*Work order*:
For this exercise, reproduce the records exactly as they stand and do not carry any images over.

*Provided entries*:
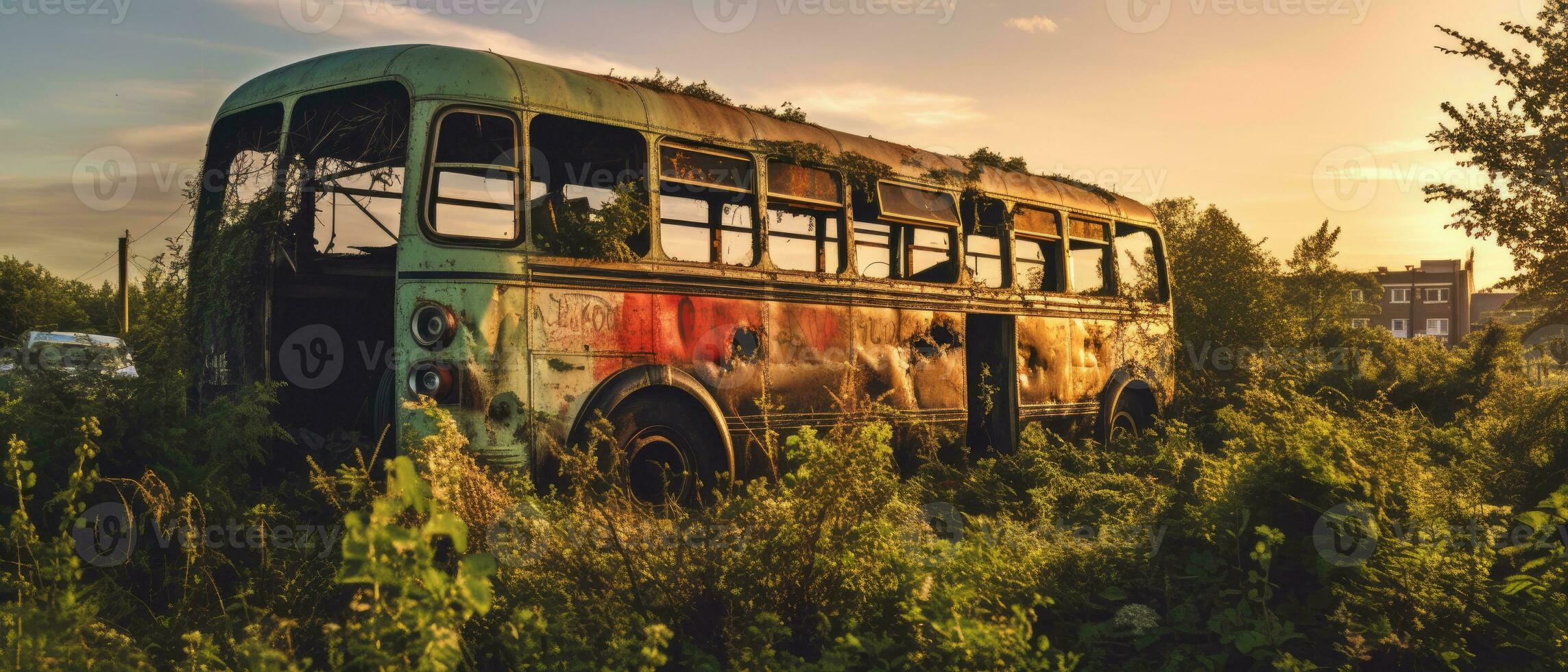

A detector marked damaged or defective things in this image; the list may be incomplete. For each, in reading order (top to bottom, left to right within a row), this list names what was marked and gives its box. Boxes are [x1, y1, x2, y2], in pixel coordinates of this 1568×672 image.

broken window [288, 81, 411, 255]
broken window [425, 112, 518, 243]
broken window [527, 115, 650, 261]
abandoned double-decker bus [191, 45, 1168, 502]
broken window [658, 142, 757, 265]
broken window [762, 161, 839, 274]
broken window [960, 197, 1009, 287]
broken window [1015, 204, 1064, 291]
broken window [1064, 218, 1113, 296]
broken window [1113, 224, 1163, 302]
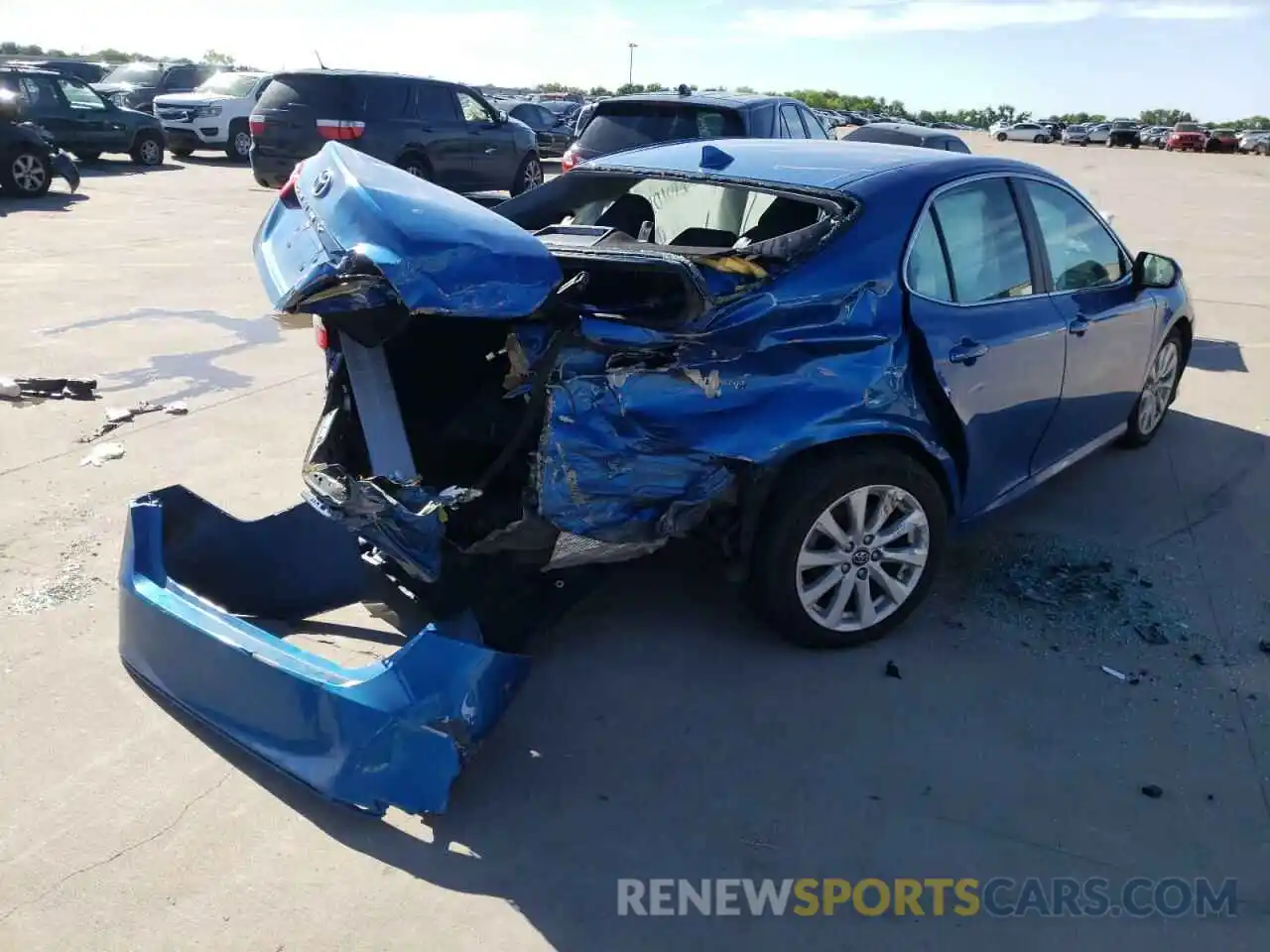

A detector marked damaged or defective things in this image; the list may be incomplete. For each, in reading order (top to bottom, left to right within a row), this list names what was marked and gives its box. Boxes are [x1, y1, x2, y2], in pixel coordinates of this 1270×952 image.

crumpled trunk lid [253, 141, 560, 319]
severe rear damage [121, 143, 952, 817]
detached rear bumper [116, 488, 528, 813]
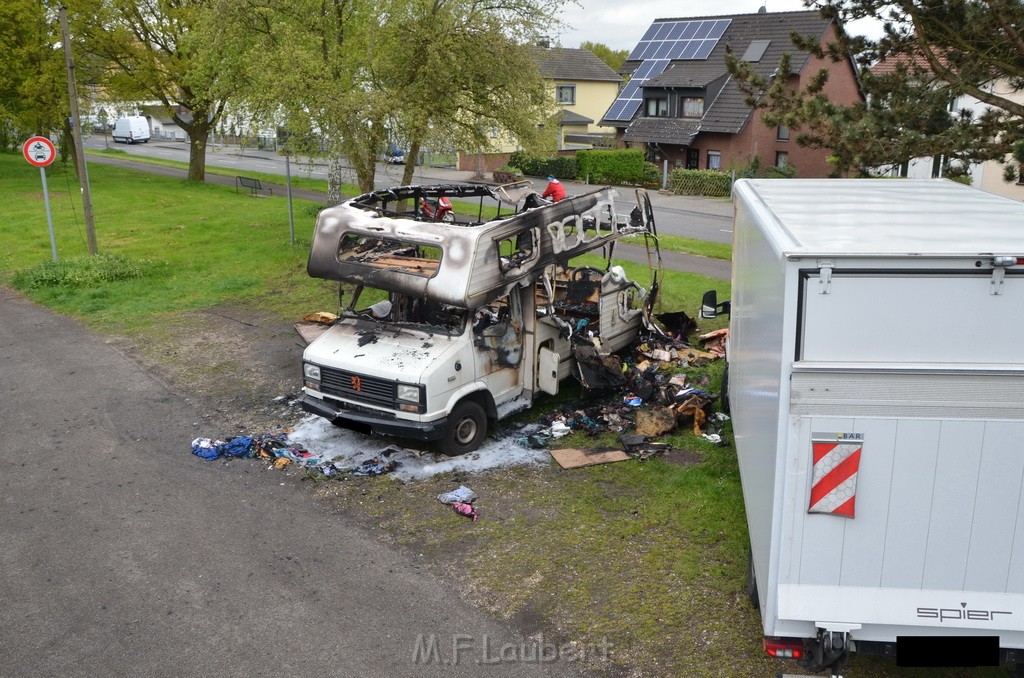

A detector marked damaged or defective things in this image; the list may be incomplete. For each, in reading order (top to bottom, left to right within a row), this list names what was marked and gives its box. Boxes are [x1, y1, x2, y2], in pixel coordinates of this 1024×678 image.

burned roof [528, 46, 624, 83]
burned roof [608, 10, 832, 135]
burned-out motorhome [300, 183, 660, 454]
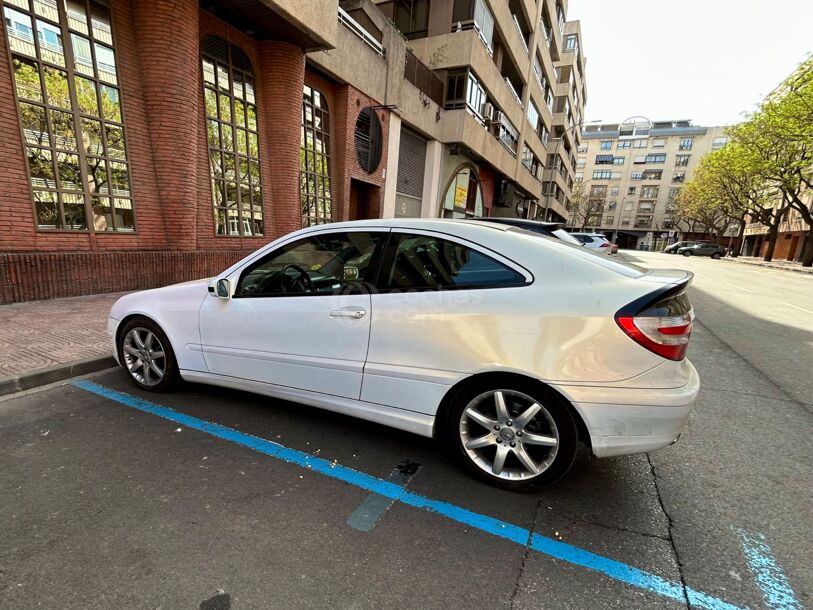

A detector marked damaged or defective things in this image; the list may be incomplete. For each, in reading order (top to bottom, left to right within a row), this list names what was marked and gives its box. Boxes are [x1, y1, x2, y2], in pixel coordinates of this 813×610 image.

road crack [510, 498, 544, 608]
road crack [644, 454, 688, 604]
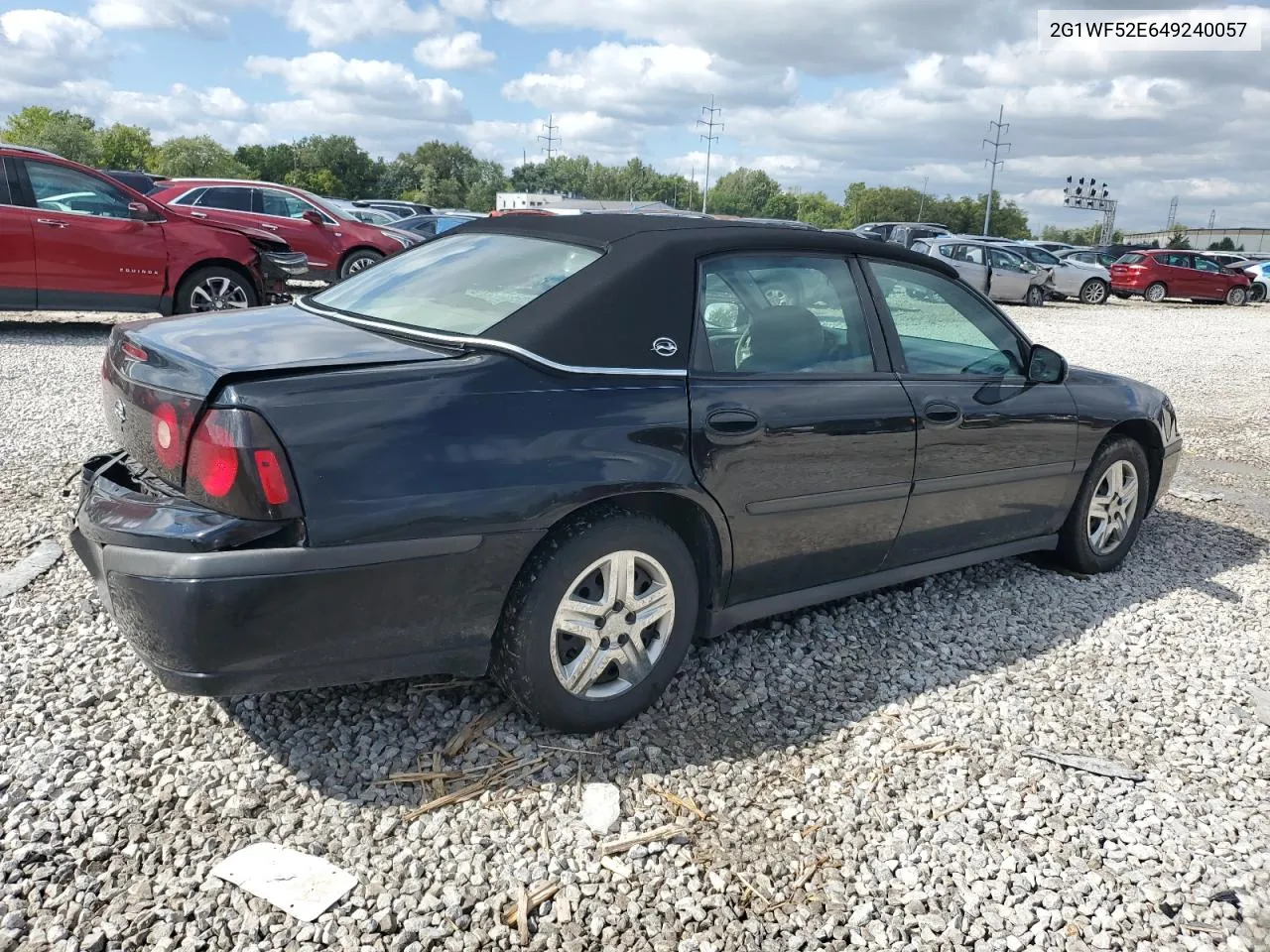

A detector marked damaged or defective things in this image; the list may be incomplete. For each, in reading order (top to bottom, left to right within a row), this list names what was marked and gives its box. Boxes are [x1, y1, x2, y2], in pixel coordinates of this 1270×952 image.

damaged red suv [0, 143, 308, 313]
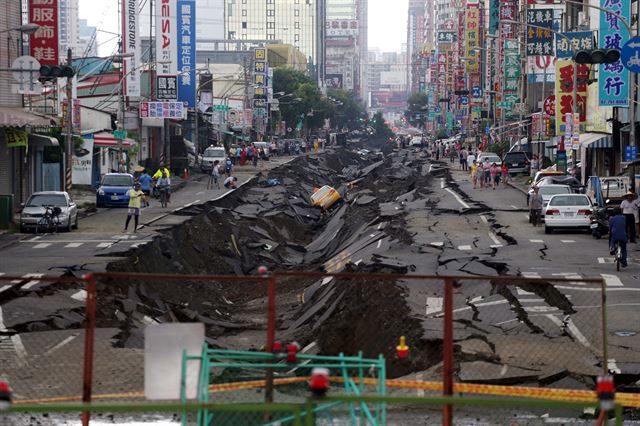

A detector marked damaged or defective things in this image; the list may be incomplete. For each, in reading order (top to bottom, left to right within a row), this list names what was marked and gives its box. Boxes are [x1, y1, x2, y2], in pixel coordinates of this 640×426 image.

rusty pole [82, 272, 99, 426]
damaged asphalt [1, 141, 640, 406]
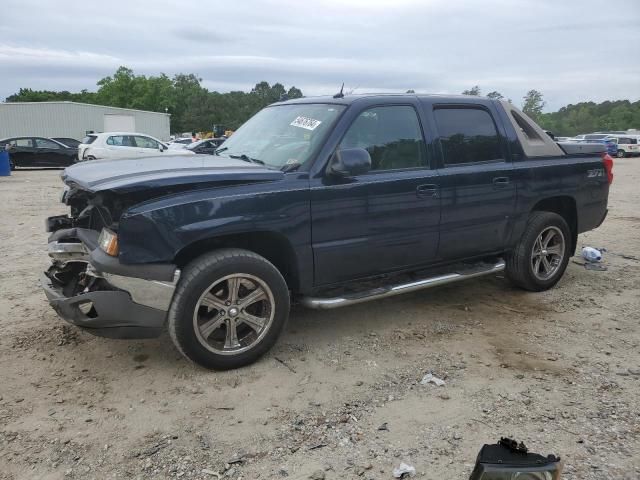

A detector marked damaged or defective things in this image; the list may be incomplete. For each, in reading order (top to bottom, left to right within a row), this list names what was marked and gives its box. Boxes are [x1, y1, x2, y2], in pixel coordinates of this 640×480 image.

crushed headlight [97, 228, 119, 256]
crumpled front bumper [42, 227, 180, 340]
damaged chevrolet avalanche [42, 94, 612, 372]
crushed headlight [468, 438, 564, 480]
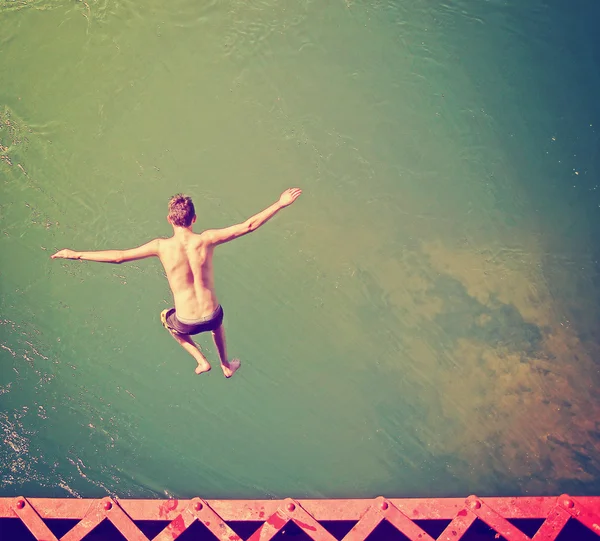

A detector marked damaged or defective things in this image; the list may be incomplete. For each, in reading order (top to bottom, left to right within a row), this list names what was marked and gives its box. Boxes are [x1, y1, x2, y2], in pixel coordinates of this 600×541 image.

rust on metal [0, 496, 596, 536]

*Exercise solution*:
A detector marked damaged or defective things in this image; the list may be incomplete. For each, in reading order (top to bottom, left to right within a row), this list names what was marked and gives its box. Boxes are [x1, y1, x2, y2], in pixel coordinates of this 1568×672 image.

broken window [288, 81, 411, 255]
broken window [425, 112, 518, 243]
broken window [527, 115, 650, 261]
abandoned double-decker bus [191, 45, 1168, 502]
broken window [658, 142, 757, 265]
broken window [762, 161, 839, 274]
broken window [960, 197, 1009, 287]
broken window [1015, 204, 1064, 291]
broken window [1064, 218, 1113, 296]
broken window [1113, 224, 1163, 302]

A detector marked damaged or defective things in this image; the list may be incomplete. For each, in reading order (top to bottom, left to right within a row), this list names what was marked and gives its box. Boxes are [x1, y1, x2, y2], in pixel coordinates of this 1270×952 image.

crumpled trunk lid [253, 141, 560, 319]
severe rear damage [121, 143, 952, 817]
detached rear bumper [116, 488, 528, 813]

A detector marked damaged or defective things in this image; the list may be incomplete. For each, in reading order (top to bottom, left to right within a row), this list names what was marked and gives its box. Boxes are [x1, y1, x2, y2], in pixel coordinates of this 1024×678 image.

burned roof [528, 46, 624, 83]
burned roof [608, 10, 832, 135]
burned-out motorhome [300, 183, 660, 454]

A detector marked damaged or defective things in this image; the list may be incomplete. For each, in reading order (top to bottom, left to right within a row), this list names what was marked and gives its box. Boxes are [x1, y1, x2, y2], in pixel coordinates of this 813×610 image.

road crack [510, 498, 544, 608]
road crack [644, 454, 688, 604]

A detector marked damaged or defective things in this image; the list may be incomplete. For each, in reading order (top to bottom, left to right within a row), this list names what was marked and gives its box. Boxes are [x1, y1, x2, y2], in pixel coordinates of this 1270×952 image.

damaged red suv [0, 143, 308, 313]

A detector marked damaged or defective things in this image; the list may be incomplete. For each, in reading order (top to bottom, left to right within a row), this list names what was marked and gives its box. Boxes are [x1, y1, x2, y2], in pixel coordinates of this 640×426 image.

rusty pole [82, 272, 99, 426]
damaged asphalt [1, 141, 640, 406]

A detector marked damaged or defective things in this image; the list may be incomplete. For each, in reading order (top to bottom, left to right within a row), this list names what was marked and gives its box. Boxes are [x1, y1, x2, y2], in pixel coordinates of this 640×480 image.

crushed headlight [97, 228, 119, 256]
crumpled front bumper [42, 227, 180, 340]
damaged chevrolet avalanche [42, 94, 612, 372]
crushed headlight [468, 438, 564, 480]

A detector marked damaged or defective things in this image; the list may be incomplete. For each, in reading order (top to bottom, left to right within a row), this list names what was marked and gives its box. Boxes are [x1, y1, x2, y2], in pixel coordinates of this 600×541 image.

rust on metal [0, 496, 596, 536]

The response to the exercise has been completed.